一夜明ければ、夜来の雨も上がっていた。空は晴れあがり微風(そよかぜ)が頬をなぜる。
『宇治拾遺物語』にある
「谷の底のかたより、物のそよそよと来る心地のすれば・・・」と、春風が静かに心地よく吹くさまとは裏腹の、何か得体の知れない物が触れ合い、物が動くときに発する音を感じた。案の定、息子の嫁の父親の訃報がもたらされた。
「人、死を憎まば、生を愛すべし。存命の喜び、日々に楽しまざらんや。」 吉田兼好のつぶやきを想い出しながら、予約していた24時間ホルダー心電図の記録装置の装着に出掛ける。服薬、トイレ、バス・電車、歩行、運動、休息、階段昇降、食事、飲酒、起床就寝、仕事、運転などの行動時刻を逐一記録せよと、そして、胸痛、動悸、息切れ、めまい、倦怠感の症状があれば記帳せよとの行動記録カードを傍らに置いて記録していると、毎日無意識に過ごしている限られた人生の時間の一刻の重さを噛みしめさせられる。

## 課題の内容
1 - 随筆の「一夜明ければ、夜来の雨も上が」から「の父親の訃報がもたらされた。」に至るまでの全部を、一字も変えずに書き写すこと。
2 - 随筆の「人、死を憎まば」で始まる段落を、主な事実を残して箇条書きにまとめること。
3 - 心電図の記録装置を着けて過ごす一日を描いた随筆を、最後の文の後から書き進めること。
データは随筆とはまったく関係がない。

## 与えられたデータ

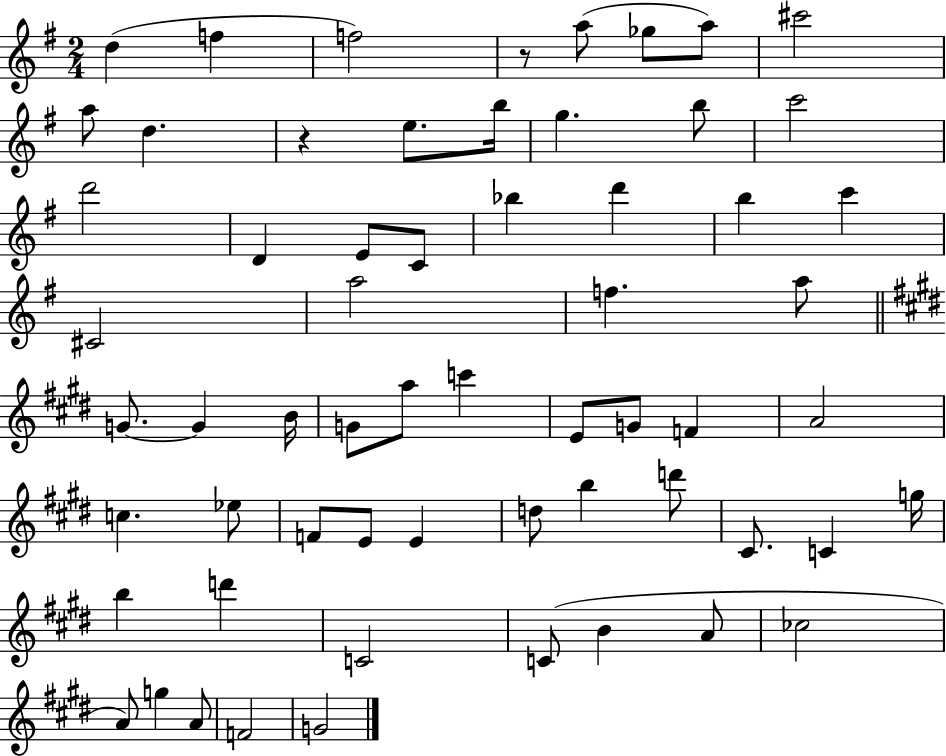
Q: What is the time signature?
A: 2/4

## 結果
1 -
一夜明ければ、夜来の雨も上がっていた。空は晴れあがり微風(そよかぜ)が頬をなぜる。
『宇治拾遺物語』にある
「谷の底のかたより、物のそよそよと来る心地のすれば・・・」と、春風が静かに心地よく吹くさまとは裏腹の、何か得体の知れない物が触れ合い、物が動くときに発する音を感じた。案の定、息子の嫁の父親の訃報がもたらされた。

2 -
- 吉田兼好の「人、死を憎まば、生を愛すべし。存命の喜び、日々に楽しまざらんや。」という言葉を想い出しながら、予約していた24時間ホルダー心電図の記録装置を着けに出掛ける。
- 行動記録カードには、服薬、トイレ、バス・電車、歩行、運動、食事、飲酒、起床就寝、仕事、運転などの行動時刻を逐一記録するよう指示がある。
- 胸痛、動悸、息切れ、めまい、倦怠感の症状があれば記帳するよう求められている。
- 記録を付けていると、毎日無意識に過ごしている限られた人生の時間の一刻の重さを噛みしめさせられる。

3 -
「病気と寿命は別のもの。病がいつ死につながるかは寿命に任せ、病を一つの試練と観じ味わい、大事に大切に養いたい。」
経営の神様といわれた松下幸之助(1894−1989)の言葉がある。長寿を全うした達観の人の言辞が重たく迫ってくる。
そよ風に頬を打たれながら、鼓動を記録されながら、病気と寿命とは別物だっせ、との松下幸之助のあの大阪弁のひびきが懐かしい。
「生ぜしおりも一人きたりき、去りてゆかんおりも、又しかなり。あいあう者はかならずわかれ、生ずる者は、死(しに)かならずいたる」
後深草院二条の
『とはずかたり』の一節に行く春を重ねて惜しんでいるところである。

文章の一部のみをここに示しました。